▶ **Directions**
Please answer these questions about the text on BaFin's CFD restrictions:
1. What is the name of BaFin's Chief Executive Director?
2. What event at the beginning of 2015 brought these products to the public's attention?
3. Until what date can brokers and traders comment on the new framework?

▶ **Text provided**
Following the same pattern, BaFin attempts to limit the promotion, distribution, and sale of CFDs. Additionally, the regulator’s initiative is aiming the negative balance risks. Thus, BaFin is restricting the promotion of the CFDs with an additional payments obligation.

In addition, the German regulator believes that worries about investor protection are lying at the core of its actions. The regulator stresses that brokers can not expect retail clients to cover additional payments obligations. Also, BaFin’s Chief Executive Director, Elisabeth Roegele, has stated:

”In the case of CFDs with an additional payments obligation, the risk of loss for the investor is incalculable. For consumer protection reasons, we cannot accept that.”

How the new rules will apply?

It is necessary to highlight that new limitations are valid only if a broker is not providing a negative balance protection. The IG Group has also commented on the new framework. The firm representatives have stated that the new measures can only apply if the client is not at risk of losing more than the value of their account.

Furthermore, it is vital to stress that the risks of negative balance cannot be eased by the use of stop losses and/or a margin call, according to BaFin. Moreover, force closing of investor’s position might result in significant losses.

BaFin notes that the problems arising from the execution at the next available price are increasing the risks for traders. Further, the BaFin stresses that with financial CFDs, investors play on the performance of underlying instruments. These instruments include commodities, shares, indices, interest rates of currency pairs. The official statement from BaFin is as follows:

“Such products came to the public’s attention primarily as a result of the “Swiss franc shock” at the beginning of 2015, when the Swiss National Bank abandoned the cap on the Swiss franc’s value against the euro and many CFD investors suffered major losses as a result of having to subsequently make additional payments.”

The German watchdog welcomes brokers and traders to comment on the new framework till 20th of January 2017.

▶ **Entries provided**
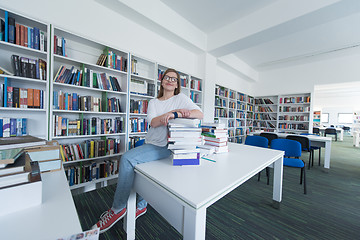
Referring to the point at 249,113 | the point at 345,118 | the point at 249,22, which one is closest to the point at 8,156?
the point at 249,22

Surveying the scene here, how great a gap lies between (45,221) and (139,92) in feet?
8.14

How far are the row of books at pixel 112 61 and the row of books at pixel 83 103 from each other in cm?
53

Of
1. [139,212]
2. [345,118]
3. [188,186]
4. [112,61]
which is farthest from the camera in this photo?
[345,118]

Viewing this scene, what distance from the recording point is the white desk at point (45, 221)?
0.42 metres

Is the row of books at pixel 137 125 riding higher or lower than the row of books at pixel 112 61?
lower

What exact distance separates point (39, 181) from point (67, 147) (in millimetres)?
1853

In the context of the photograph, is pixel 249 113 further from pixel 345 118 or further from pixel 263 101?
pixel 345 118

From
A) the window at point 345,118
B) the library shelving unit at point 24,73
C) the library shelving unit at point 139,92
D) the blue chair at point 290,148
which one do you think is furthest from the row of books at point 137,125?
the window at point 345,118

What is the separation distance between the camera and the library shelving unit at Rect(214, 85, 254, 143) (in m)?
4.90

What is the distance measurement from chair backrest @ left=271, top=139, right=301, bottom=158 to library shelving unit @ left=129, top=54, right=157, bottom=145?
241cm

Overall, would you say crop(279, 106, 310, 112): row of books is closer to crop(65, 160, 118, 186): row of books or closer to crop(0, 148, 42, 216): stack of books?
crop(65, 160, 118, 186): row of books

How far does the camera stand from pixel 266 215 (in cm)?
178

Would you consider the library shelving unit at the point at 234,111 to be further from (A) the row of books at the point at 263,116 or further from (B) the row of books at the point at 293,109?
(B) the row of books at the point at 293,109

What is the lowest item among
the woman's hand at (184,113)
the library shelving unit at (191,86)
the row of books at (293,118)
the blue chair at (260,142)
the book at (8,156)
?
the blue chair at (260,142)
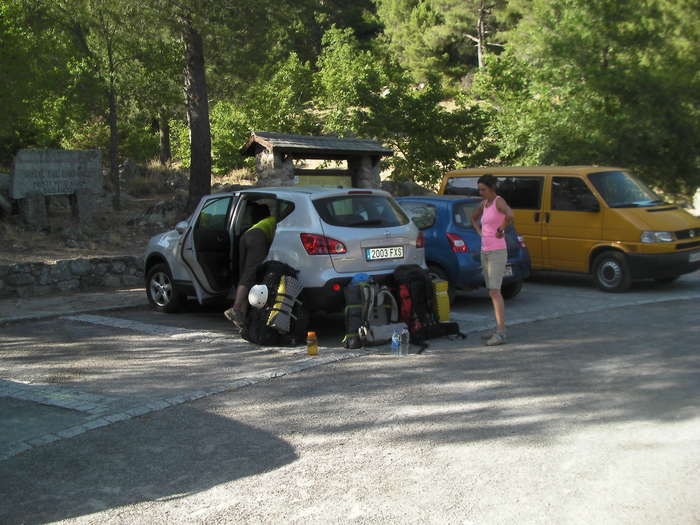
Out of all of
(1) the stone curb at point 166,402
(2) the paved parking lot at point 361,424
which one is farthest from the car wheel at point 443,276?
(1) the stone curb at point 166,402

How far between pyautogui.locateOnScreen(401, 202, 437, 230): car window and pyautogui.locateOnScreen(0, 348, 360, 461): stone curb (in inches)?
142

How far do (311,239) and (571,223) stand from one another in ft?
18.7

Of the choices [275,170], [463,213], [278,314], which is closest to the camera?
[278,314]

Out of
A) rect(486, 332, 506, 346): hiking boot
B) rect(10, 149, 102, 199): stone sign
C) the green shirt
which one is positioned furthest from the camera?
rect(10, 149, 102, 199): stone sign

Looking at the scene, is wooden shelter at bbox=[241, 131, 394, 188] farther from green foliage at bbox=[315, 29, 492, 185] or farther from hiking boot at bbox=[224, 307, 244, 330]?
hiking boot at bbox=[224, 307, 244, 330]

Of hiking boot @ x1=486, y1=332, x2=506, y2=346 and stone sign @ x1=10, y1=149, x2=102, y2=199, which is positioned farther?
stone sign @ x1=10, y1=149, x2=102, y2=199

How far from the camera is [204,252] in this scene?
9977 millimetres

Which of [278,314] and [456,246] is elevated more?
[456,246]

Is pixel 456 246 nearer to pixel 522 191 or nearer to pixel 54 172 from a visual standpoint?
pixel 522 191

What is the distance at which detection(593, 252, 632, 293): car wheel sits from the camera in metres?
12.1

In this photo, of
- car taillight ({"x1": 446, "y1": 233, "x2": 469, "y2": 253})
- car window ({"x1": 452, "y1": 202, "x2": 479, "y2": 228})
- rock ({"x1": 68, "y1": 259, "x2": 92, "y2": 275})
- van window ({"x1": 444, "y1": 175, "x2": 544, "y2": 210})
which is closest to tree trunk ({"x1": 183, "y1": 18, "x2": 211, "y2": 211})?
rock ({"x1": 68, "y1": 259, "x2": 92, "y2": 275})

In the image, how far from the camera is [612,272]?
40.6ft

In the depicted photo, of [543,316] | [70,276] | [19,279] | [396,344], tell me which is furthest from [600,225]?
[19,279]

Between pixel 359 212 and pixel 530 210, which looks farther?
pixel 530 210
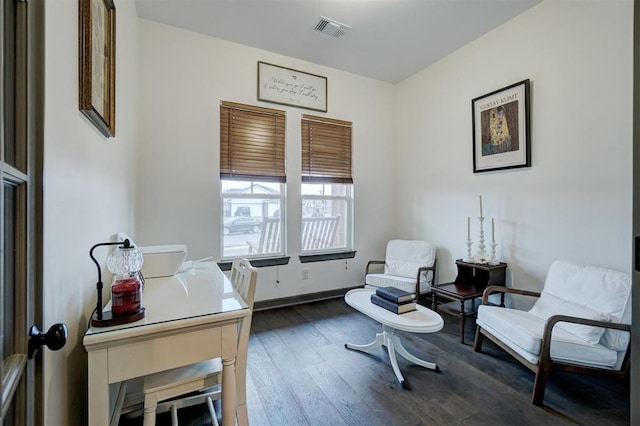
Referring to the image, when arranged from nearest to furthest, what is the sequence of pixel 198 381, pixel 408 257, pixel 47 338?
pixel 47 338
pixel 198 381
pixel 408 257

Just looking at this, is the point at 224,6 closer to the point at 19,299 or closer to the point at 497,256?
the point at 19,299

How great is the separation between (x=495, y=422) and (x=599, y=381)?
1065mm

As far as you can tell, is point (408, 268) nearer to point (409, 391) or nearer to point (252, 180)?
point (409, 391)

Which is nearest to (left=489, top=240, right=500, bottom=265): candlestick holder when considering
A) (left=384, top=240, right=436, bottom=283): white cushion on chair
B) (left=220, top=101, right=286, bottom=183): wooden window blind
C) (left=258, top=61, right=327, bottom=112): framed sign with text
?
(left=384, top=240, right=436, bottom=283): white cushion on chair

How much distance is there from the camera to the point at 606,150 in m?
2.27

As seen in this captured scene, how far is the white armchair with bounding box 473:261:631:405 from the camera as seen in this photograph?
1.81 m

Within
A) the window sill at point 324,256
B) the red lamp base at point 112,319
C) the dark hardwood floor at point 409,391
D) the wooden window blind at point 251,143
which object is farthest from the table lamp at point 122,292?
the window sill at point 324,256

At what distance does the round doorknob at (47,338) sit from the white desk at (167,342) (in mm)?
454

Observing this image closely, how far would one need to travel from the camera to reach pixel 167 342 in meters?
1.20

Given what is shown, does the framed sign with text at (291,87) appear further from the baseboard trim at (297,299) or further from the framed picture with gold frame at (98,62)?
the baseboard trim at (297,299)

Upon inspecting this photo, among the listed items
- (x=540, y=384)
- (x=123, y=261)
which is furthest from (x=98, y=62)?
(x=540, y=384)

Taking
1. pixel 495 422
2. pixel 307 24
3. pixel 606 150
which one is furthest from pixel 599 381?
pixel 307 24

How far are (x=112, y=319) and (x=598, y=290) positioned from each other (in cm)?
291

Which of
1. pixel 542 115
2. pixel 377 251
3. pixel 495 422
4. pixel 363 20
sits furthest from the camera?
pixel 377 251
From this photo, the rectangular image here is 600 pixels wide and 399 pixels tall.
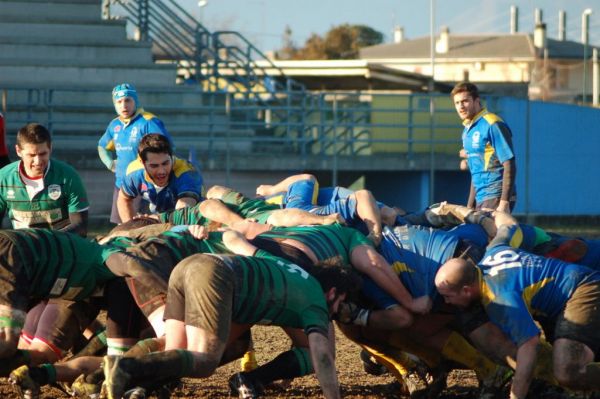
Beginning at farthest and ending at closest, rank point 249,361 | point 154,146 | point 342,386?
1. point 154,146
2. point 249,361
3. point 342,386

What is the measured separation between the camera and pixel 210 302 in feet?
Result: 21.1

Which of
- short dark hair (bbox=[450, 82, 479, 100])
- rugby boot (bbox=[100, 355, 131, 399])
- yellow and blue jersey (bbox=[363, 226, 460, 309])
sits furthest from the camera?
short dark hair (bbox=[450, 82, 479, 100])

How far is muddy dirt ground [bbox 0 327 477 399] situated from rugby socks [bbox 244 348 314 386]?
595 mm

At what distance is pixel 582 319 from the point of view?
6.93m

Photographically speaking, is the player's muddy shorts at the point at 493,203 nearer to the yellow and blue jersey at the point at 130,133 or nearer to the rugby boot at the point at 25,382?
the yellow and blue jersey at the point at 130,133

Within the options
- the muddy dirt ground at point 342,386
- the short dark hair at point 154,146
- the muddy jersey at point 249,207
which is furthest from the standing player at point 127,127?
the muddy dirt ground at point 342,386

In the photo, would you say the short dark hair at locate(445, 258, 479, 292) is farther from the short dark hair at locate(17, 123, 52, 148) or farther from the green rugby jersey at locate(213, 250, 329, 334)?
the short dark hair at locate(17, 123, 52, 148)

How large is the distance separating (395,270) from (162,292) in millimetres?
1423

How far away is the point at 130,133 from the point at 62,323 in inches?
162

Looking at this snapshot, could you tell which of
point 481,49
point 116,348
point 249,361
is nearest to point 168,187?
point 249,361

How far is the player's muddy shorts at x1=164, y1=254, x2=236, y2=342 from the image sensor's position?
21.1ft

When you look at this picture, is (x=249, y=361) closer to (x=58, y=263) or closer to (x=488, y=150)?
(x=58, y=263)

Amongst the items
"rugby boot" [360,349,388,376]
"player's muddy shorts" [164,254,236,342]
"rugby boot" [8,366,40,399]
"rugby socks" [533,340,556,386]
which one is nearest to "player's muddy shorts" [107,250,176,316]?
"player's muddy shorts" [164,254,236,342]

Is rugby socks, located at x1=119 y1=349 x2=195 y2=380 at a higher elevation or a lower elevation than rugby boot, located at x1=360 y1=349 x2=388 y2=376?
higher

---

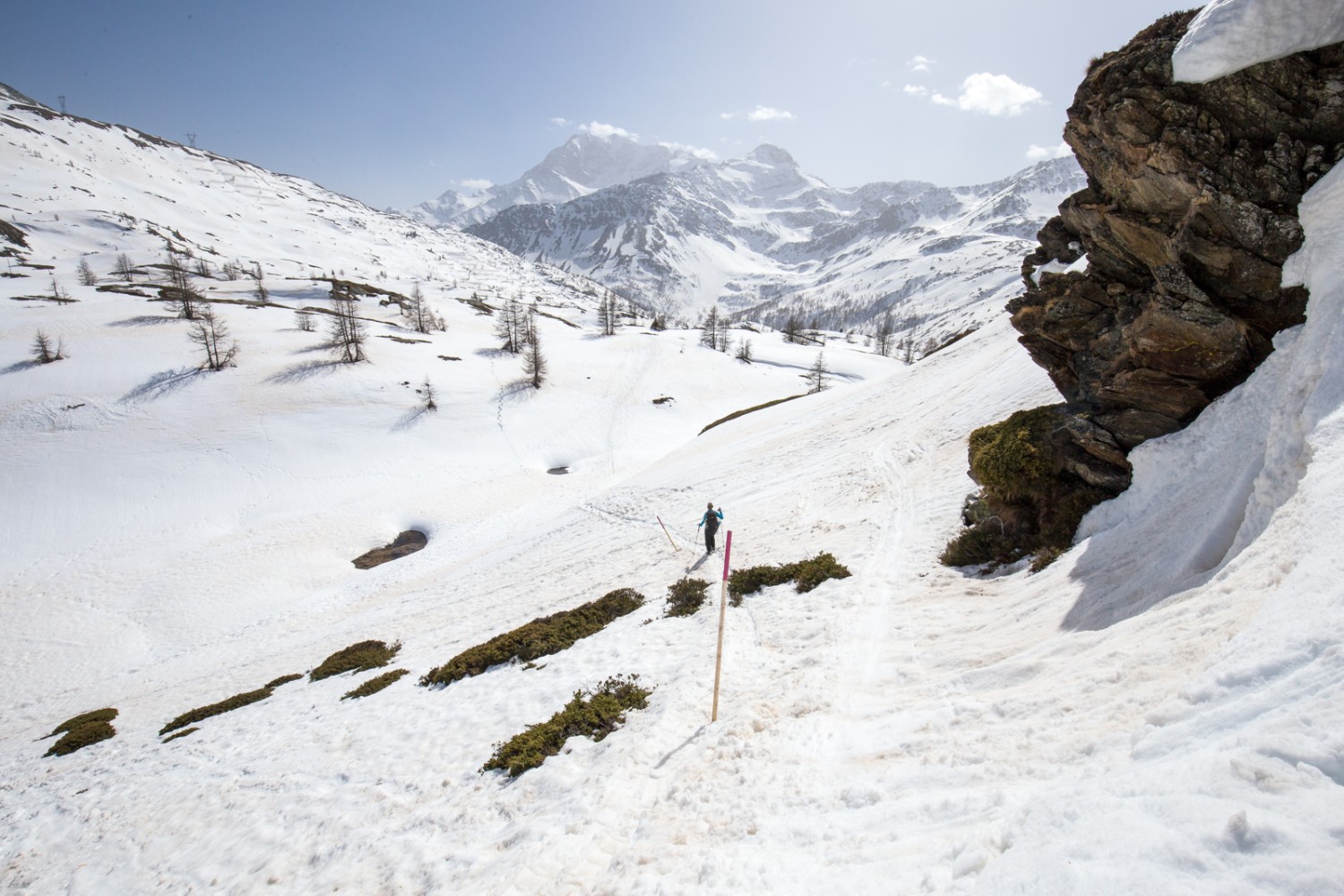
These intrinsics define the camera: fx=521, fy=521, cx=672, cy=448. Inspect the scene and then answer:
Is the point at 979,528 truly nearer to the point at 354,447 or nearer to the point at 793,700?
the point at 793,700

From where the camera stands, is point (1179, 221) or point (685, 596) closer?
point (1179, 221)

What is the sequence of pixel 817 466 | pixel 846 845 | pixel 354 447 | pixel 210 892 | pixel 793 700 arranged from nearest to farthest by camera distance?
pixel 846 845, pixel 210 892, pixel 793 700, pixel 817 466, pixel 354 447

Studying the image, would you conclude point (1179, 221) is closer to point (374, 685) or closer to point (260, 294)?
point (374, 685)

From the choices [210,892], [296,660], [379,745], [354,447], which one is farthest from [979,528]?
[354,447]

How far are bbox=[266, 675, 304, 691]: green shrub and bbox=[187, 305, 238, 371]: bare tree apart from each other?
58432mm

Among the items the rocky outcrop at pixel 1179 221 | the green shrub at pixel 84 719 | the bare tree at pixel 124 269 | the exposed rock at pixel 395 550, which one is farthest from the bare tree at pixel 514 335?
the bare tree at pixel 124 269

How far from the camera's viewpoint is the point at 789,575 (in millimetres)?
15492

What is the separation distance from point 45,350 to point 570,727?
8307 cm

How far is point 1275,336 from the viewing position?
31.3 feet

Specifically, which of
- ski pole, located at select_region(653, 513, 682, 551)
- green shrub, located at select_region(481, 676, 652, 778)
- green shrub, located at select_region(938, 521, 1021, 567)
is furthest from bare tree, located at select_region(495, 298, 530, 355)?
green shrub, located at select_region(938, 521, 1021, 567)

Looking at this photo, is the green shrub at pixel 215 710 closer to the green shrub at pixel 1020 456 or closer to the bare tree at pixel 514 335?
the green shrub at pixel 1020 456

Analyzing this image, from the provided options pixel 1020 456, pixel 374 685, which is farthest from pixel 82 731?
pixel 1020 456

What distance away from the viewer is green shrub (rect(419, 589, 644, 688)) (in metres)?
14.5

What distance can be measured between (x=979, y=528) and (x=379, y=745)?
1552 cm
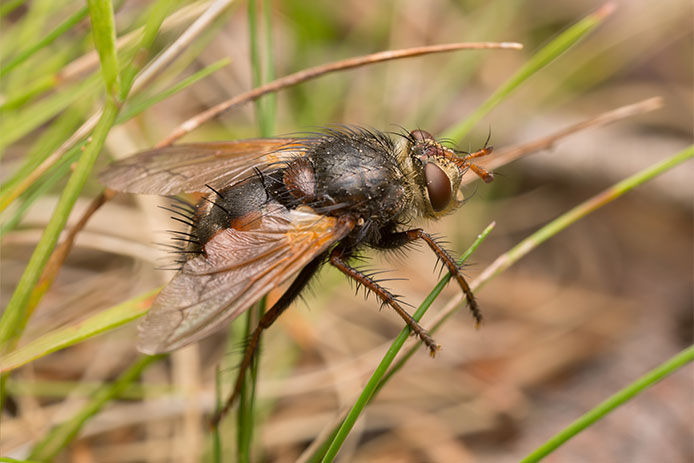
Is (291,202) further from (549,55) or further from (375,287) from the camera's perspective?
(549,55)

▶ **The reply**
1. Elisabeth Roegele
2. The "Swiss franc shock", when the Swiss National Bank abandoned the cap on the Swiss franc's value against the euro
3. The 20th of January 2017